Thursday, 17 November 2005

A week is a long time ...

... and I haven't even been at work for a week yet after the New York trip and my time off work. For some obscure reason I'm still having problems sleeping at the right time - jet lag a week and a half later? What's that about?

Had lunch with an old college friend on Monday - not seen Bridget in about 22 years! She's lived in Canada since about 1990 - I lost touch years ago but got back in touch through Friends Reunited a year or so ago and, since she was over here visiting family and was in London for the day, we met up for lunch. It was really odd seeing each other in a way, but really nice too. Other than immediate family, I don't now know anyone who knew me in the late '70s/early '80s. We had a lovely chat and Bridget reminded me about 'Impact', the students magazine she edited and, for a while, to which I was a regular contributor. The odd thing is that one of the few things I'm proud of in my current job is an innovative research report on the effects of computers in schools on kids test results (yawn) which was called 'ImpaCT2'. I didn't write it or anything (it was written by miscellaneous professors and colleagues at Becta) but, as far as I'm concerned, it exists because I wouldn't let go of it after we'd paid a quarter of a million £ for it! Is that word - impact - destined to haunt me every 20 years?

Also met Janet on Wednesday evening for one of our outings - a chance to whinge, to chat about developments at work, to put the world to rights, to dis young people, to discuss how fat each of us is, our operations and ailments and latest gadgets, etc. Always a pleasure and a late night!

Had Madonna's 'Confessions' on shuffle on iPod today and thoroughly enjoying it and watching Suzanna Vega's 'Retrospective' DVD of promo videos (for the second time in a row) as I type. I never knew some of the videos even existed so it's a bit of a treat!

I've been lazy enough to get the bus to work so far this week and it drives round Parliament Square past Westminster Abbey with it's garden of remembrance to coincide with Remembrance Sunday. That makes me think of my Granda who lost an arm (and two brothers) in the First World War. I went into the garden last year to look for his old regiment (the Green Howards) and found a small section with little crosses in the grass - I must look this week to see if the regiment is still represented.

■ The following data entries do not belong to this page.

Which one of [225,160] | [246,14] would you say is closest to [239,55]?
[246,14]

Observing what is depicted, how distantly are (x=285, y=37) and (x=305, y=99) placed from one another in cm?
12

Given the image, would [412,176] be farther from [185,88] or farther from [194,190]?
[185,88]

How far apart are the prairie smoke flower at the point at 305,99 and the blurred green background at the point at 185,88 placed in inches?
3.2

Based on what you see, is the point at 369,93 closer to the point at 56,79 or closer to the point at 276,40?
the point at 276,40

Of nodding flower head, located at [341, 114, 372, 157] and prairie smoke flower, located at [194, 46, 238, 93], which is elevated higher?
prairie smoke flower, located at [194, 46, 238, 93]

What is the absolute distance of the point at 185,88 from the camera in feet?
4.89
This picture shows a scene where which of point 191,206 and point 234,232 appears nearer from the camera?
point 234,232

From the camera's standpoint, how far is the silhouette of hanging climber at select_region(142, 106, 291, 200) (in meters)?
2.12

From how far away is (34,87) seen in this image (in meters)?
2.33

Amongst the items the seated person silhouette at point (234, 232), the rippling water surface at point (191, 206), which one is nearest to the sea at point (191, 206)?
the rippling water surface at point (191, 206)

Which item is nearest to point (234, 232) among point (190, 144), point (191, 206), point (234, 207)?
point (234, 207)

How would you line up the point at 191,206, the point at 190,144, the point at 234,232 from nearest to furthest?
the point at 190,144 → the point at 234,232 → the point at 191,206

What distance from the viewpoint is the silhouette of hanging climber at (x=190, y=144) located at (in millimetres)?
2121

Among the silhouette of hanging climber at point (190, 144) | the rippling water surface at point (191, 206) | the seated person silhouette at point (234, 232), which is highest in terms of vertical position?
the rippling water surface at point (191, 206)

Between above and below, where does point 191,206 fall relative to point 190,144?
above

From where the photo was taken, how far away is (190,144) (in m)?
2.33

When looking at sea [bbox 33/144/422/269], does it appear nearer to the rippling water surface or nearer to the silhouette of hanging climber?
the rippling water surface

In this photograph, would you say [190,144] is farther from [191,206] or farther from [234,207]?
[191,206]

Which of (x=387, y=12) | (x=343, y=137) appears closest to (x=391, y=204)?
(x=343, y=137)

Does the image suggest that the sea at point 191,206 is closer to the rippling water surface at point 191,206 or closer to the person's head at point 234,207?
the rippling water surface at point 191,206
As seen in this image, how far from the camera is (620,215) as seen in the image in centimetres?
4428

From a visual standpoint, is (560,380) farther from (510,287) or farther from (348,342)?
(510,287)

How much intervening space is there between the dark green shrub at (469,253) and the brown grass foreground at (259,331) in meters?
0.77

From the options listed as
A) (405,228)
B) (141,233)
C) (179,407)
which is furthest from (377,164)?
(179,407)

Granda didn't talk about the war to anyone throughout his life until near the end when he told me stories about it and his family, usually over a pint (or several - plus whisky chasers, of course) with my Uncle Ted in the social club at Blaydon on my infrequent trips north. He told me more than he ever told his own kids - my mother and uncles. I suppose enough time had passed for him to get over it, or to know the end wasn't far off and wanting the memories to go forward? I don't know. I must track down the newspaper articles about how Hitler (personally) tried to kill my wounded Granda in a French barn in 1917 but was fought off by the farm girl who became a freedom fighter in the second war and was on Hitler's 'kill' list. She died, a Heroine of the Republic, in the '80s, which is when Granda's story came to light when he was living in an ex-services home in Crief in Scotland. He was a minor celebrity for a while! Oh, and he went to a Royal Garden Party at Buckingham Palace once but turned down the other invitations - once was enough.

He was a daft old bugger with a magic way with fruit machines and animals, a charming winning way with everyone and kept cans of beer under the bed in case he got thirsty during the night - a real hero! He knew everyone and everyone knew him - except his own family really. Hot toddies for colds always worked. I only got to know him in the decade or so before he died at the ripe old age of 92 - what a world he'd seen changing before his eyes, from horse-and-carts in the quiet, country lanes of Northumberland through the hell of the trenches in the war to jet planes and moon landings. Will any generation see such a massive change as his? I must find a photo of him to post here - I'm sure he'd be thrilled to be on the hinternet!